▶ INFORMATION SHOWN:
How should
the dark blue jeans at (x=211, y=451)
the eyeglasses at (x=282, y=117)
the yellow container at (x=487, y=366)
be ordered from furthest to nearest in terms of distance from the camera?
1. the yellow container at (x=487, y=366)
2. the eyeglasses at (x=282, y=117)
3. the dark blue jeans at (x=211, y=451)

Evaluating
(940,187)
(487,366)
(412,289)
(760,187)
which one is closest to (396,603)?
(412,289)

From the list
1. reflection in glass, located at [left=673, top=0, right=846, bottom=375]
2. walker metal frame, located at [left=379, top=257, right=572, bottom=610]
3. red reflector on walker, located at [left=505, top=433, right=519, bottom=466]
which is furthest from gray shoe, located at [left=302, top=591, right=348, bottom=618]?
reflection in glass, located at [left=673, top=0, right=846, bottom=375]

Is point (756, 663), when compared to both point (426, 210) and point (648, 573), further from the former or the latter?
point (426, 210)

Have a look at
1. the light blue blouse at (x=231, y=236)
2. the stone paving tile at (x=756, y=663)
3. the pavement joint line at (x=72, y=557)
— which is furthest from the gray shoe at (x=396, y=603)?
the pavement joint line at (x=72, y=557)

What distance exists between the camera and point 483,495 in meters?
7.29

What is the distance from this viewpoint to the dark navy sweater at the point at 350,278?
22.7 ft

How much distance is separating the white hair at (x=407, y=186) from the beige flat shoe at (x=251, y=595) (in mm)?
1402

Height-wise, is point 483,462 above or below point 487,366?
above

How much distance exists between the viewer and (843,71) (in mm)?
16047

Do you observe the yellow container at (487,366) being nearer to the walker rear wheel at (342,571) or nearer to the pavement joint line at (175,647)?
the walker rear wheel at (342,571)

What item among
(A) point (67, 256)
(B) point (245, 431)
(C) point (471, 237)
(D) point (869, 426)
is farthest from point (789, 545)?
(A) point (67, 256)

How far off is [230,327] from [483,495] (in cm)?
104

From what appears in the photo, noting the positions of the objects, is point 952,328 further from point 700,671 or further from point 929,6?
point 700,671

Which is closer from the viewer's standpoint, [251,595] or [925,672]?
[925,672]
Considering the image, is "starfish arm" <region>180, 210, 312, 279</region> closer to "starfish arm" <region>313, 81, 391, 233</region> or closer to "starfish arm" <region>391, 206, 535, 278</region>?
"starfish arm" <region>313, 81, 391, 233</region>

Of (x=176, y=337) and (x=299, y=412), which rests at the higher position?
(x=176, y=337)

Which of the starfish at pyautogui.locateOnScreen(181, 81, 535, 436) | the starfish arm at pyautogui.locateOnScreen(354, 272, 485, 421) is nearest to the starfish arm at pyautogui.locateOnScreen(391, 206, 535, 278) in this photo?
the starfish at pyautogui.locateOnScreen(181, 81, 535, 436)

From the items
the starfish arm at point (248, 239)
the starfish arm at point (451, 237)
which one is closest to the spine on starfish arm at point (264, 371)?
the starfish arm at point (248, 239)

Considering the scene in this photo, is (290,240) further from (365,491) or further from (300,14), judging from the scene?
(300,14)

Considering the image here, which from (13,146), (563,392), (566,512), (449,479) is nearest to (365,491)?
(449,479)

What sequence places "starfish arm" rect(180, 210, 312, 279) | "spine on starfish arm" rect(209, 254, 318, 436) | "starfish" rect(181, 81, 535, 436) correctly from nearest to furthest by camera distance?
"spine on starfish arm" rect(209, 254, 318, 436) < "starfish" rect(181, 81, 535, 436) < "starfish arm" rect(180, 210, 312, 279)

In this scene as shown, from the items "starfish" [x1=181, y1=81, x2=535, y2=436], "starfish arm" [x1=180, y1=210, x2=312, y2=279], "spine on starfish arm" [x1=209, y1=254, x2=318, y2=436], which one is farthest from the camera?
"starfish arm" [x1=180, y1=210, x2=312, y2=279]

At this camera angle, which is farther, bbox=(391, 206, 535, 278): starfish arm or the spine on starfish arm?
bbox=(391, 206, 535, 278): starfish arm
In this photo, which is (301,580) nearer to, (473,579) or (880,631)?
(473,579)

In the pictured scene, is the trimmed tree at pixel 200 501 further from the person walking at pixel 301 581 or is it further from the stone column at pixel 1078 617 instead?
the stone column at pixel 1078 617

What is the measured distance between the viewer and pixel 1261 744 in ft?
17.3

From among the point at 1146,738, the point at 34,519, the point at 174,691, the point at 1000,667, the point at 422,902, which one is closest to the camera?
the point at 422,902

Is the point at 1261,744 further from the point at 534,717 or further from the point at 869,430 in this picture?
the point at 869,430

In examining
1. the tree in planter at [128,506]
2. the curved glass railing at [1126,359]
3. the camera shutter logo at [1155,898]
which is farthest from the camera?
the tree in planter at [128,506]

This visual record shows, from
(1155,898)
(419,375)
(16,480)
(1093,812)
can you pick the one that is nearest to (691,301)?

▶ THE PROBLEM: Quote verbatim the items from the line containing "Is the point" through the end of the items, including both ends.

▶ SOLUTION:
Is the point at 1261,744 further from the point at 534,717 or further from the point at 869,430 in this picture?
the point at 869,430

In examining
1. the tree in planter at [128,506]
2. the curved glass railing at [1126,359]
3. the camera shutter logo at [1155,898]
which is farthest from the camera?
the tree in planter at [128,506]

This visual record shows, from
(1155,898)
(419,375)
(16,480)
(1093,812)
can you pick the one that is nearest to (691,301)?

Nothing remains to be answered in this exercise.